Right any way you read it Harold Hunt

310 Right any way you read it hlh“And Isaac spake unto Abraham and said, My father, and he said, Here am I, my son, and he said, Behold the fire and the wood, but where is the lamb for a burnt offering? And Abraham said, My son, God will provide himself a lamb for a burnt offering. So they went both of them together.”

There are three different ways you can read the expression, “God will provide himself a lamb.”

And no matter which way you read it, it is still right. I like texts you cannot read wrong. You can read this word himself to be what our English teachers call an appositive. God will himself provide a lamb. That is right, isn’t it? God will do the work himself. If you read it that way, it is right.

Or you can read the word himself to be a direct object. God will provide himself to be the lamb. The Lord Jesus Christ was and is God. He is as much God as the Father is God. He was God, when he went to Calvary. He always continued to be God. He continued to be what he had always been, and he took upon him what he had not previously had. He continued to be God, and he took on him a human nature. It was in his human nature that he suffered and died.

He was “put to death in the flesh, but quickened by the Spirit,” 1 Pet. 3:18. So if you read it to say that God will provide himself as a lamb, it is still right.

Or you can read the word himself to be an indirect object. You can read it to say that God will provide a lamb for himself.
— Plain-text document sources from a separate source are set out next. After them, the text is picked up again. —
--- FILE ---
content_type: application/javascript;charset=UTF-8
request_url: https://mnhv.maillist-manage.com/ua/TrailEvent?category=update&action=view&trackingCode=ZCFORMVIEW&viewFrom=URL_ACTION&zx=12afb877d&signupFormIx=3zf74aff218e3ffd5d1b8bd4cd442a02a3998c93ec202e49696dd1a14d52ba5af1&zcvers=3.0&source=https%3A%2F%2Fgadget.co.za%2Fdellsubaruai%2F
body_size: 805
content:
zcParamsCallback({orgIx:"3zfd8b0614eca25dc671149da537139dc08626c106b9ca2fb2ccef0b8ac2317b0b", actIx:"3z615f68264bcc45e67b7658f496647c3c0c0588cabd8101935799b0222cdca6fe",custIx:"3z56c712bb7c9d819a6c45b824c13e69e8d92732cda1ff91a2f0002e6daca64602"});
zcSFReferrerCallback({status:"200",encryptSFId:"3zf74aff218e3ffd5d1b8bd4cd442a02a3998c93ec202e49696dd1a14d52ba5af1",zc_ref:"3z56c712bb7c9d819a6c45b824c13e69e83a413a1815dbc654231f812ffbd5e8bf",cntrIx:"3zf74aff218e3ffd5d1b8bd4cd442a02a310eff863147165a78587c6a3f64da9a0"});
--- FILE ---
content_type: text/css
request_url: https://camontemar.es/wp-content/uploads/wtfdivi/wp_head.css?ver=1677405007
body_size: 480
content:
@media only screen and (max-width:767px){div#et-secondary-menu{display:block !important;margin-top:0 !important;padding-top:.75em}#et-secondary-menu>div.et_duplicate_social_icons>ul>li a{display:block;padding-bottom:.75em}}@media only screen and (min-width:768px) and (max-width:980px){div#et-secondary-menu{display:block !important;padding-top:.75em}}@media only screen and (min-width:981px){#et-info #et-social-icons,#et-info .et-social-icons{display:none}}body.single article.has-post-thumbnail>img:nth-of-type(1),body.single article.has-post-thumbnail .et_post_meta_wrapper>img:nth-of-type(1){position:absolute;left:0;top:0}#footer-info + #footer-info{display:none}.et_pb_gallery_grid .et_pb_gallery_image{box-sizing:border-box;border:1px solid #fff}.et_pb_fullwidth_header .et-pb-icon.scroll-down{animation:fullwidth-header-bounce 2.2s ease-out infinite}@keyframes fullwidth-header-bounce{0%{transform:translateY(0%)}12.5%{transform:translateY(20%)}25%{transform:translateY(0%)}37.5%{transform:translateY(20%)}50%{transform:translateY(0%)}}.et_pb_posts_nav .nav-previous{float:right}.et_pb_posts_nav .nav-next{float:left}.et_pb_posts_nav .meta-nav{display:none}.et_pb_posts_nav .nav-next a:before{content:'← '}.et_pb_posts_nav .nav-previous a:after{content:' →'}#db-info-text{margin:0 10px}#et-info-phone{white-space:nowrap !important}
In other words, he will provide the lamb to satisfy the demands of his own righteous judgment against sin. You can read it that way, and it is right that way as well.

One thing I think people forget is that the sacrifice of the Lord Jesus Christ accomplished something with regard to God himself. It satisfied the righteousness of God in the salvation of his people.

“To declare, I say, at this time his righteousness: that he might be just, and the justifier of him which believeth in Jesus,” Rom. 3:26.

The suffering and death of Jesus was for the purpose of satisfying the righteous demands of God in the salvation of his people. Without doing any damage to the verse, you can paraphrase it to say, “God himself, will provide himself, as a lamb for himself.” I like verses you cannot read wrong.